[nanoPost] Biosensor systems

 Currently under development at the University are biosensor systems that can be used at a macroscale (e.g. within multiwell plate technology), on the microscale (using existing chip based technology currently in development) or at the single-molecule level (where a nanoactuator is available). They are already developing a self-assembling biosensor to test for toxicity.

Biological material is not always first choice for use in a robust biosensor because of its inherent instability. However, it offers several advantages: biological materials (e.g. proteins and nucleic acids) naturally self-assemble and they can be disposed of easily (e.g. after contamination). In this system, the detected toxin “poisons” the sensor, but the sensor can be “washed away” and fresh sensor reassembled from original components.

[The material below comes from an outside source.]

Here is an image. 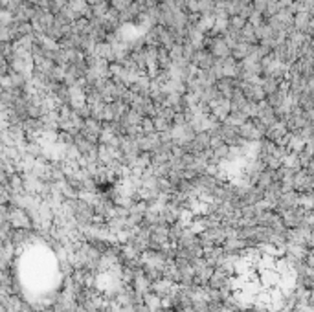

These biosensors are generic in nature and can be readily adapted to almost any specific need. The components are modular and so only the reporter protein needs to be changed. This biosensor technology could be applied to detect any of the following: hydrophobic compounds (e.g. aromatic compounds); DNA interchelators (e.g. dioxins) and biological ‘poisons’ (e.g. heavy metals). The basic components within the sensors also have other applications including their use as nanoactuators and molecular motors. They provide a first step toward building bionanotechnology.

The enzymes they use for sensing are molecular motors. As they move toward single molecules and thus nanotechnology, with all the added benefits of parallelism and high throughput.

Biosensors have two components:

1. Molecular Recognition Elements (MREs)—to provide the selectivity of the sensor and the sensing unit.

2. A Transducer—to link the interaction of sensor and detected substance with a measurable output.

MREs are normally catalytic or affinity-based.  However, a third type of MRE may be dependent on the disruption of intermolecular forces within this component. This type of MRE would detect compounds through their ability to destabilise the biosensor. 

The biosensors under development  are based on a family of DNA-binding enzymes. By domain swapping the researchers can rapidly generate novel DNA specificity and have produced >36 different DNA-binding enzymes. The biosensor is designed for toxicity testing using an indicator reporter protein (Luciferase) that gives out light.  Loss of the light signal is an indication of the presence of a hydrophobic compound (most toxins fit this category).  Each DNA-binding protein interacts differently with each toxin producing different sub-assembly complexes that release different amounts of light from the reporter gene.

The researchers can readily locate these enzymes at known positions on a multiwell plate (or as single-molecules in a nanoscale device) using the “correct” DNA sequence within a purpose-designed oligoduplex. The oligoduplex DNA can be permanently fixed to various surfaces using existing DNA-array-type technology (see Figure 5 below). Each micro-well, or sensing position, can use one DNA oligoduplex and will thus only assemble one member of the 36 variants. This allows the creation of an array of different enzymes each with slightly different assembly properties and thus slightly different sensing capability for a toxin. This produces patterns of light output that vary from toxin to toxin and can be read in a luminometer.

The above biosensing depends upon disruption of the assembly pathway of a family of enzymes.  These enzymes are also molecular motors and motor activity can be lost under similar circumstances. Motor activity is also sensitive to interchelators (e.g. dioxins and drugs) that bind DNA. They can detect single-molecule motor activity through a moving magnet (attached to the DNA) allowing them to build a prototype biosensor/nanoactuator.

Researchers at NASA Ames Research Center have taken a different route. They cover the surface of a chip with millions of vertically mounted CNTs 30–50 nm in dia. When the DNA molecules attached to the ends of the nanotubes are placed in a liquid containing DNA molecules of interest, the DNA on the chip attaches to the target and increases its electrical conductivity. This technique, expected to reach the sensitivity of fluorescence-based detection systems, may find application in the development of a portable sensor.